The submission is based on the safety and efficacy results of the pivotal phase 3 studies MEDALIST and BELIEVE, both recently presented at the American Society of Hematology annual meeting, where MEDALIST was included in the plenary session.

The companies also plan to submit a marketing application to the European Medicines Agency in the second quarter of 2019.

Luspatercept is an investigational therapy that is not approved for any use in any country for any indication.

Luspatercept is a first-in-class erythroid maturation agent that regulates late-stage red blood cell maturation.

Acceleron and Celgene are jointly developing luspatercept as part of a global collaboration. A phase 3 trial (COMMANDS) in ESA-naïve, lower-risk MDS patients, the BEYOND phase 2 trial in non-transfusion-dependent beta-thalassemia, and a phase 2 trial in myelofibrosis are ongoing.

MEDALIST is a phase 3, randomized, double blind, placebo-controlled, multi-center study evaluating the safety and efficacy of luspatercept in adults with very low-, low-, or intermediate-risk myelodysplastic syndromes.

All patients were RBC transfusion dependent and were either refractory or intolerant to prior erythropoiesis-stimulating agent therapy or were ESA naïve with endogenous serum erythropoietin ≥ 200 U/L and had no prior treatment with disease modifying agents.

The median age of the patients enrolled in the trial was 71 years in the luspatercept treatment group and 72 years in the placebo group.

Median transfusion burden in both treatment arms was 5 RBC units/8 weeks. 229 patients were randomised to receive either luspatercept 1.0 mg/kg (153 patients) or placebo (76 patients) by subcutaneous injection once every 21 days. The study was conducted at 65 sites in 11 countries.

BELIEVE is a phase 3, randomized, double blind, placebo-controlled multicenter study comparing luspatercept + best supportive care versus placebo + BSC in adults with beta-thalassemia patients who require regular RBC transfusions.

The median age of the patients was 30 years in both treatment arms. 336 patients were randomized to receive either luspatercept 1.0 mg/kg (224 patients) or placebo (112 patients) by subcutaneous injection every 21 days for up to 48 weeks.

Crossover to the luspatercept treatment groups was allowed after unblinding based on the recommendation of an independent Data Safety Monitoring Committee; patients treated with luspatercept will be followed for up to three years.

The study was conducted at 65 sites in 15 countries.

Celgene, headquartered in Summit, New Jersey, is an integrated global biopharmaceutical company engaged primarily in the discovery, development and commercialisation of innovative therapies for the treatment of cancer and inflammatory diseases through next-generation solutions in protein homeostasis, immuno-oncology, epigenetics, immunology and neuro-inflammation.

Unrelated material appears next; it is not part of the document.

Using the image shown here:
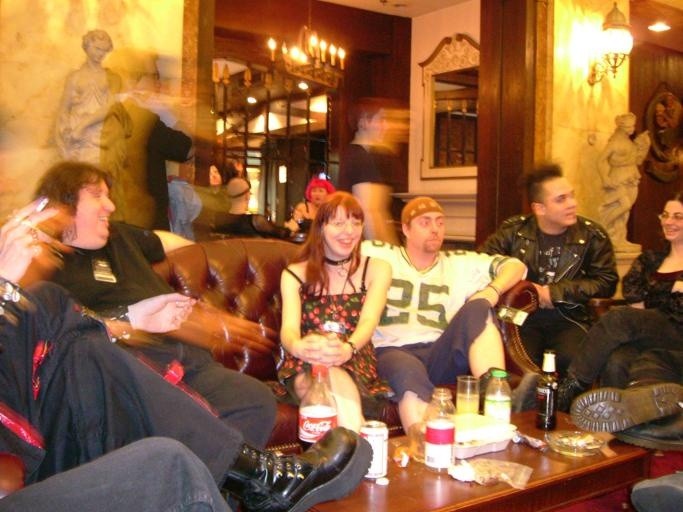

Acceleron is a clinical-stage biopharmaceutical company focused on the discovery, development, and commercialisation of therapeutics to treat serious and rare diseases.

The company's leadership in the understanding of TGF-beta biology and protein engineering generates innovative compounds that engage the body's ability to regulate cellular growth and repair.

Acceleron focuses its research and development efforts in hematologic, neuromuscular, and pulmonary diseases.

In hematology, the company and its global collaboration partner, Celgene, are developing luspatercept for the treatment of chronic anemia in myelodysplastic syndromes, beta-thalassemia, and myelofibrosis. Acceleron is also advancing its neuromuscular programme with ACE-083, a locally-acting Myostatin+ agent in Phase 2 development in facioscapulohumeral muscular dystrophy and Charcot-Marie-Tooth disease and is conducting a Phase 2 pulmonary programme with sotatercept in pulmonary arterial hypertension.